Xavier Soup
Xavier Soup
This classic Italian soup is a twist on a dumpling soup from the Cooking with the Saints cookbook. This adaptation simplifies the traditional chicken consommé usually prepared for this soup by replacing it with store-bought chicken stock. Next, you hand roll your own Parmigiano-Reggiano dumplings, and finally, top the soup with fresh herbs.
Servings
10
Ingredients
- 1 1/2 cup all-purpose flour
- 1/2 cup heavy cream
- 1/2 cup butter
- 3/4 cup parmigiano-reggiano, grated
- 1/2 teaspoon salt
- 1/4 teaspoon red pepper flakes
- 1/4 teaspoon black pepper
- pinch of ground nutmeg
- pinch of ground cinnamon
- 2 eggs plus two egg yolks
- 2 tablespoon parsley, chopped
- 10 cup chicken stock
Directions
- Prepare a baking sheet with a sheet of buttered parchment, and fit a piping bag with a large round tip, about ½ inch in diameter.

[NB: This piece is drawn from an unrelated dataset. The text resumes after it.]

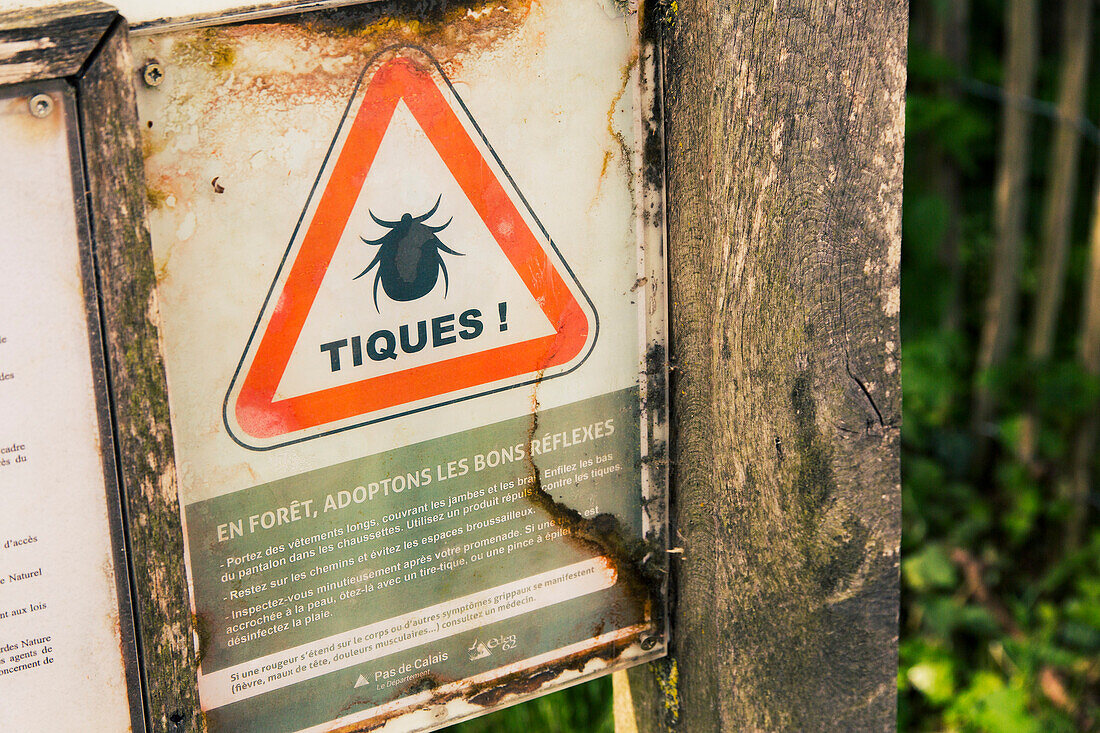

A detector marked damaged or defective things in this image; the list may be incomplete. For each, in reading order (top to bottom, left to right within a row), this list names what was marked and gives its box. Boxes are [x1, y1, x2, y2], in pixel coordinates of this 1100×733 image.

- Whisk the flour, butter, and cream together over low heat in a medium saucepan. Once the mixture has the texture of a soft dough, remove the pan from the heat. Add the salt, peppers, nutmeg, cinnamon, eggs, cheese, and the parsley. Stir vigorously to combine.
- Place the dough in the piping bag and squeeze to form small dumplings about an inch in length. Let the dumplings rest for about 30 minutes.
- In the meantime, bring a large pot of salted water to a boil. In another pan, warm the chicken stock. Cook the dumplings in batches to not overcrowd the pot. Cook the dumplings until tender, about 8 to 10 minutes. Remove them from the boiling water with a slotted spoon and transfer them to the chicken stock.
- Once all the dumplings are in the chicken stock, your soup is ready. Ladle into bowls and garnish with additional parsley, if desired.